The value (or otherwise) of looking outside of NZ

Can I ask a provocative, but genuine question here please - happy to take personal messages on this one

As background - been involved for quite a few years now in looking at these - and we have flirted/played with this a few times - truth is we have always come back to what we already know

  • it’s comfortable
  • we enjoy making our own stuff
  • the “counter factual” from the USA don’t actually look good /are not good enough to get the business case over the line / enough other areas standing together with one voice

Which means we have actually come a long way in supplying functional IT at the coal face with what we already have.

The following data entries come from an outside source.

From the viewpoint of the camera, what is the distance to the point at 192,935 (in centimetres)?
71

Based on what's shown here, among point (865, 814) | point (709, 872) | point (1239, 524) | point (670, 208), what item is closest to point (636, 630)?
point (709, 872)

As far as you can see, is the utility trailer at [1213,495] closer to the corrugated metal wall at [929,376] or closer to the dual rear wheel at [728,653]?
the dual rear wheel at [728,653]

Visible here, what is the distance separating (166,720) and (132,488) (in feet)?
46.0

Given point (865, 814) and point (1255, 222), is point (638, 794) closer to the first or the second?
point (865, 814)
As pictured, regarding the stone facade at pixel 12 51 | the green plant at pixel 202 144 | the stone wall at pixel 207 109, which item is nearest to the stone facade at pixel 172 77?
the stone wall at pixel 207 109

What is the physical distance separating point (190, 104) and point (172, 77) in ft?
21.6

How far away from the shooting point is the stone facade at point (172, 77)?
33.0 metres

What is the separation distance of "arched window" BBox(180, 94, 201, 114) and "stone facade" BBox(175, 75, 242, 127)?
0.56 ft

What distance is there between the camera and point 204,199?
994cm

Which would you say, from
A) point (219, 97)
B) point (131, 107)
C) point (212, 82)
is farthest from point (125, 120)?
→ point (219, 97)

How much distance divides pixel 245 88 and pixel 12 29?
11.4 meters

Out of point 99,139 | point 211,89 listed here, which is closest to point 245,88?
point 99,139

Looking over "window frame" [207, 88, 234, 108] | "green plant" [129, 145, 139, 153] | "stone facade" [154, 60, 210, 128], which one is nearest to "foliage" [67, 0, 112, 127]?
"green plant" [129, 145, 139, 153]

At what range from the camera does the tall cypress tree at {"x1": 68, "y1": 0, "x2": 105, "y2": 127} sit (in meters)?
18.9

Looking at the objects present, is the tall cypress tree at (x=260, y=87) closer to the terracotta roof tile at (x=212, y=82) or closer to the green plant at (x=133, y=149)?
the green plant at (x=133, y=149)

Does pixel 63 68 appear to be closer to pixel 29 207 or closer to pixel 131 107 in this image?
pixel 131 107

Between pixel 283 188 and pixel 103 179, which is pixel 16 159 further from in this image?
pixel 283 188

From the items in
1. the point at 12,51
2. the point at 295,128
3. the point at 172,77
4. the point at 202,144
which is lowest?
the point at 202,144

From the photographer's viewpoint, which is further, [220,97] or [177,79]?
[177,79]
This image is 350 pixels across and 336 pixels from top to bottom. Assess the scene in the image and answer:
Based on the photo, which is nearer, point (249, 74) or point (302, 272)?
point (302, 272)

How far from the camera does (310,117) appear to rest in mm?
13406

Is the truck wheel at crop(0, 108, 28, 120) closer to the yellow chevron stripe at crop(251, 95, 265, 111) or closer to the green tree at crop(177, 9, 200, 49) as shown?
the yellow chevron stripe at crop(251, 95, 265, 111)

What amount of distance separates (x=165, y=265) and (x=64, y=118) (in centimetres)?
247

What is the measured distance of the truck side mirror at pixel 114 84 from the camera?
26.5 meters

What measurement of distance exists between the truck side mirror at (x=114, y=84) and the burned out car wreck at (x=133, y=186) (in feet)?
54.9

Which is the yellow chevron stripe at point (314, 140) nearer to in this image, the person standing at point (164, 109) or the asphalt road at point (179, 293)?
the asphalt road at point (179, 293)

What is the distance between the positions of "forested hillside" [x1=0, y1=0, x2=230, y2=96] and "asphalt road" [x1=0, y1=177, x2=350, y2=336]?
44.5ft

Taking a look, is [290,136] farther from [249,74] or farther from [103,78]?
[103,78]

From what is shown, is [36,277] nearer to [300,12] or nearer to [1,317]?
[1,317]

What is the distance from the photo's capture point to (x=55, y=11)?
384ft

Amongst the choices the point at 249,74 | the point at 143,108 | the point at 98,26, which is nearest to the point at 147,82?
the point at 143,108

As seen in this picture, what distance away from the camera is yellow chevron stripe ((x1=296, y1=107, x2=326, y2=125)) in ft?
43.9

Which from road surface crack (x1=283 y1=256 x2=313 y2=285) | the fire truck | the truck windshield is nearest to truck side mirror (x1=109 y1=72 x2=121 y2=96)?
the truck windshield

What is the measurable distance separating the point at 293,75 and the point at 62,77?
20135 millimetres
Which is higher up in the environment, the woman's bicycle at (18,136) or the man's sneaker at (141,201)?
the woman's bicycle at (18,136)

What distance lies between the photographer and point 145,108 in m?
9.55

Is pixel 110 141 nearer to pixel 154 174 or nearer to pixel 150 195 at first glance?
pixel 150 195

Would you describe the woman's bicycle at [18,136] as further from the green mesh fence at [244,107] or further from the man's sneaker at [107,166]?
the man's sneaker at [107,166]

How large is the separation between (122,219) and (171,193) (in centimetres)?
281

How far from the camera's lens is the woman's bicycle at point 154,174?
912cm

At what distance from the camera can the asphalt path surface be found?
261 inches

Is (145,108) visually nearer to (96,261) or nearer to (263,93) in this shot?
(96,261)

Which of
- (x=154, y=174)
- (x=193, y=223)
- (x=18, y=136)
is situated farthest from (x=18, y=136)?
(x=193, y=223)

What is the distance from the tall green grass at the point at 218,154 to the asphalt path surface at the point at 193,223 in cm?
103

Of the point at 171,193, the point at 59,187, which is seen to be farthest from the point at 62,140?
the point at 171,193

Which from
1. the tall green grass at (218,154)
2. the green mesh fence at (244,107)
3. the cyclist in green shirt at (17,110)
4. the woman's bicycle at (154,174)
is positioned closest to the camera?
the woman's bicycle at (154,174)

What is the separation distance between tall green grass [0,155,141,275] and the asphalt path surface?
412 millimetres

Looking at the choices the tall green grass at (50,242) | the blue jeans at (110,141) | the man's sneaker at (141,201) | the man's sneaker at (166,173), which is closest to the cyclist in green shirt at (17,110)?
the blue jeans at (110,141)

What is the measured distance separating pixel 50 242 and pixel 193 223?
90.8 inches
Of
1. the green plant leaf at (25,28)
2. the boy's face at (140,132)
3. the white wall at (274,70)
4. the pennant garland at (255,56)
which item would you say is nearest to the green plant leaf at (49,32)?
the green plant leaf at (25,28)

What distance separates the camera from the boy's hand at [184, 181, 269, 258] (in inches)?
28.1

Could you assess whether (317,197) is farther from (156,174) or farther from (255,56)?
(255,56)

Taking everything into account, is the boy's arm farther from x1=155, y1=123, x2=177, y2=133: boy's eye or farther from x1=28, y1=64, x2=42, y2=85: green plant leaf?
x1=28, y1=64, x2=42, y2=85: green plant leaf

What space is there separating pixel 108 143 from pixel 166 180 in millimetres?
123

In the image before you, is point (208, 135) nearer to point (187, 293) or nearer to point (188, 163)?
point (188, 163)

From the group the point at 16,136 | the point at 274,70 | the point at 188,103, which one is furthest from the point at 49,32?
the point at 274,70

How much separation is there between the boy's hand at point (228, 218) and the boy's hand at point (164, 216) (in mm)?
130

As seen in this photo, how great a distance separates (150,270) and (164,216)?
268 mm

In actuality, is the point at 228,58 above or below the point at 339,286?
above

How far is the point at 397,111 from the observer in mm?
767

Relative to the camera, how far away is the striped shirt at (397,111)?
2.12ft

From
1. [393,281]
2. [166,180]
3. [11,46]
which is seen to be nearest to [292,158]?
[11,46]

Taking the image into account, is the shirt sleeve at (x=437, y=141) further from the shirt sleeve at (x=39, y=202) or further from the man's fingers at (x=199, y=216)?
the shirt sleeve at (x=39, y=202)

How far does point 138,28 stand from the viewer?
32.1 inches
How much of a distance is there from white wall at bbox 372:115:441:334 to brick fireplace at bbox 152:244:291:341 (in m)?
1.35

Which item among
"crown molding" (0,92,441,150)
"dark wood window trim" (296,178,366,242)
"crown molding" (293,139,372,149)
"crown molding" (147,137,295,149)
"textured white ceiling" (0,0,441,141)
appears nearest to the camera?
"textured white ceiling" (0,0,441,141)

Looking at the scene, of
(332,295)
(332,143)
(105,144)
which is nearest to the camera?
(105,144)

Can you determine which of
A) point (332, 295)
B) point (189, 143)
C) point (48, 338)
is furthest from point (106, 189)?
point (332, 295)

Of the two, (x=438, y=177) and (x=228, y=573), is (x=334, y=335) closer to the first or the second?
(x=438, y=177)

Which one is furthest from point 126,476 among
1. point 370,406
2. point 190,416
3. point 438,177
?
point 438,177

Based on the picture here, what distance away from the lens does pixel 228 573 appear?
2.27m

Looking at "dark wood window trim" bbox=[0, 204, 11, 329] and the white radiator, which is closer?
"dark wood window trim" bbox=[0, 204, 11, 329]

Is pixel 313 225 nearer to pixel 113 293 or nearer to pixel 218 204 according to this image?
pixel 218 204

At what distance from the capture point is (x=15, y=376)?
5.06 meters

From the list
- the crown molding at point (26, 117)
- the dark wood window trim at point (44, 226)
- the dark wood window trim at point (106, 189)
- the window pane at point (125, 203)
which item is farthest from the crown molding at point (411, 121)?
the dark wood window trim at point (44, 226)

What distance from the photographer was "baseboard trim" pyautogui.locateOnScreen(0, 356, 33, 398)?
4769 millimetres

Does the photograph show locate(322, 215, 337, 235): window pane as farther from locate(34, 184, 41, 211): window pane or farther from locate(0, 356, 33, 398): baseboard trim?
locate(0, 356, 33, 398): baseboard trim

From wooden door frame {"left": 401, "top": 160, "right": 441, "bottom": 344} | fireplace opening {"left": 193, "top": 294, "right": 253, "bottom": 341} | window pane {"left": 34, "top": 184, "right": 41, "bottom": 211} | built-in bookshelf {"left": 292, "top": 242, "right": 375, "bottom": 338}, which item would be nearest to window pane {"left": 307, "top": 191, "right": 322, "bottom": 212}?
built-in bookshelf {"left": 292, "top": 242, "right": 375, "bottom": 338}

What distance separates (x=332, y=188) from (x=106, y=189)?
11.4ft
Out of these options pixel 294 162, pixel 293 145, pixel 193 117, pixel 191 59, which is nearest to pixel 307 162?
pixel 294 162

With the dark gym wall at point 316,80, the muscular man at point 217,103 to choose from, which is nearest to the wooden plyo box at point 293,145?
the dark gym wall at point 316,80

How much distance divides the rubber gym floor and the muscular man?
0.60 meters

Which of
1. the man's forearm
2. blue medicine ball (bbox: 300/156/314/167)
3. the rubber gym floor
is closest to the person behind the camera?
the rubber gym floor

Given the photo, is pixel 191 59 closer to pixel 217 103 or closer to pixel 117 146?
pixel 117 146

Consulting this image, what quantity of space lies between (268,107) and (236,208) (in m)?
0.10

New to NZ clinicians remark on how nice it is when they first start
NZ clinicians are not singing “let doctors be doctors!” - some even stop me to say they like what they have and thank me and the team for what we do!

Don’t get me wrong, there is still lots of room to improve - and maybe it’s more the slow change than we have something that is acceptable and not had the “negative publicity” of the USA

but given all that - what are we looking for from the USA eHR market that we all want to go and see various clinical systems outside of NZ?

What are we actually looking for
What would it take for us to - standing together - say - “actually we have to move to this!”

Would be very keen to hear what others are hoping to find that would convince them that moving away from what we have would leave us overall, better off

Because if any of us really do want to move towards something we don’t already have in NZ - it’s going to take a lot of us standing together, with a unified voice, explaining just what it is that is so super special that would sell the need to move.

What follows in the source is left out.